Five years ago, hardly anybody would invest in a startup focused on gene therapies for ultra-rare diseases. But gene therapy has been on the comeback trail, and a San Francisco startup called Audentes Therapeutics has corralled $30 million to see if it can overcome some of the obstacles that have tripped up others in this field over the past 20 years.
Audentes announced last week that it raised the hefty sum of $30 million in a Series A venture financing from a trio of well-known healthcare investors—OrbiMed Advisors, Versant Ventures, and 5AM Ventures. That will be enough money to run the company for the next several years, to see if it can come up with promising data from clinical trials for a couple of rare diseases called X-linked myotubular myopathy and Pompe disease.
Gene therapy has tantalized biologists for a couple decades, and frustrated biotech and pharmaceutical companies. The idea, for those unfamiliar, is about modifying viruses to carry copies of genes into cells, where they can replace missing or faulty genes at the root cause of certain diseases. Billions of dollars were invested in companies large and small throughout the 90s and early 2000s, and after a series of safety concerns, there are still no FDA-approved gene therapy products. But Netherlands-based UniQure broke through in November with the first gene therapy approved in Europe, and growing scientific enthusiasm around a series of technical improvements helped propel Cambridge, MA-based Bluebird Bio (NASDAQ: BLUE) to one of the most successful biotech IPOs of the year.
While looking around for opportunities last year as an entrepreneur-in-residence at OrbiMed in New York, Matthew Patterson saw enough improvement in the underlying technology of gene therapy to give it a chance in rare muscle disorders.
“It became clear to me there’s been tremendous scientific advances in field,” Patterson says.
Still, tremendous scientific advancement doesn’t guarantee the next steps will be clear or obvious. The company name, which Patterson came up with, is derived from the Latin term for “one who has courage or boldness.” Some readers probably know the phrase “audentes fortuna juvat,” which translates to “fortune favors the bold.” He knows there is still plenty of skepticism in the industry of gene therapy, largely from veterans who have seen failure after failure.
“The theme of courage is very appropriate when we think about the patients we’re trying to serve,” he says. “I like the boldness, the effort it will take from everyone involved.”
Patterson is a veteran of the rare disease field, with past experience at Amicus Therapeutics (NASDAQ: FOLD), BioMarin Pharmaceuticals (NASDAQ: BMRN), and Genzyme. During his time at OrbiMed, he connected with a couple of key scientific advisors—Martin “Casey” Childers at the University of Washington and Barry Byrne at the University of Florida—to put together the plan for Audentes.
The idea is to use tiny modified viruses known as adeno-associated viruses (AAVs) to deliver genes to fix underlying genetic problems for patients with X-linked myotubular myopathy and Pompe disease. AAVs have long been attractive to gene therapy researchers because they have a virus’s natural ability to efficiently get inside cells. They’re also thought to be safer than other viruses, like retroviruses or adenoviruses. The newest generations of AAVs have shown good safety profiles in humans, an ability to be efficiently distributed throughout tissues in the body, and can even be modified to be delivered to specific tissue types if desired, Patterson says.
The first disease, X-linked myotubular myopathy, is a good candidate for gene therapy because it’s a single gene defect in newborns that is deadly after a couple years, and currently has no effective therapy, Patterson says. About one in 50,000 newborn males worldwide are thought to have this condition, according to the National Institutes of Health.

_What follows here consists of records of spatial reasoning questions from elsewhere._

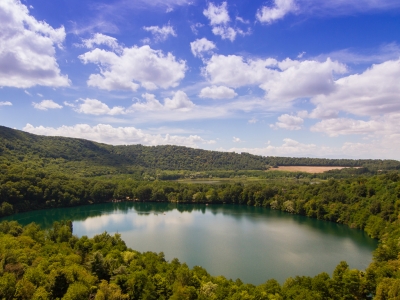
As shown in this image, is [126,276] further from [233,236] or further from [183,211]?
[183,211]

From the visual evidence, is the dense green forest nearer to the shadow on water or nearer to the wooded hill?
the shadow on water

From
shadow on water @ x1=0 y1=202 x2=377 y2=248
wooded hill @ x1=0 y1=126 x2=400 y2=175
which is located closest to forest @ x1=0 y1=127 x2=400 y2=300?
wooded hill @ x1=0 y1=126 x2=400 y2=175

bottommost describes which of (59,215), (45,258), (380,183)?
(59,215)

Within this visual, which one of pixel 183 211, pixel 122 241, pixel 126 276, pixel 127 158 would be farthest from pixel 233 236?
pixel 127 158

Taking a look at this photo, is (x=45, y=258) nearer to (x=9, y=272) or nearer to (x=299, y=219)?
(x=9, y=272)

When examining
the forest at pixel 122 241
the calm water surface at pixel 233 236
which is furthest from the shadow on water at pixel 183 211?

The second program at Audentes, for Pompe disease, is different in that there are already a couple of enzyme-replacement therapies available—Sanofi/Genzyme’s alglucosidase alfa (sold as Myozyme and Lumizyme)—although those treatments have limited effectiveness, Patterson says. Audentes is hopeful that by making a gene therapy for Pompe, it might be able to penetrate skeletal muscle tissues, and motor neurons, which could address some of the muscle weakness and respiratory problems that patients often struggle with while on the existing therapies, Patterson says. An estimated one out of every 40,000 children is born with Pompe.
Audentes doesn’t have any data yet from clinical trials, but it has gotten its venture investment based on promising animal studies, Patterson says. In Florida, Byrne is running a clinical trial with an older version of an AAV delivery vector in clinical trials for Pompe, which could help pave the way for Audentes to move ahead with a newer version, Patterson says.
With the financing in hand, Audentes is moving ahead to flesh out its management team by making 10-20 hires, Patterson says. He’s looking for people with experience in the science of AAV vectors, manufacturing them, and for clinical development types with experience in rare diseases. Although Patterson has personally lived and worked in both Boston and San Francisco in the past—both great biotech hubs—he picked the Bay Area as the place for Audentes largely to tap into its talent pool. He says he’s gotten more than a few inquiries from potential hires since the Series A financing announcement, and he’s eager to get a few of those folks on staff to help him and the company’s scientific advisors. “[Job] offers are going out the door,” Patterson says.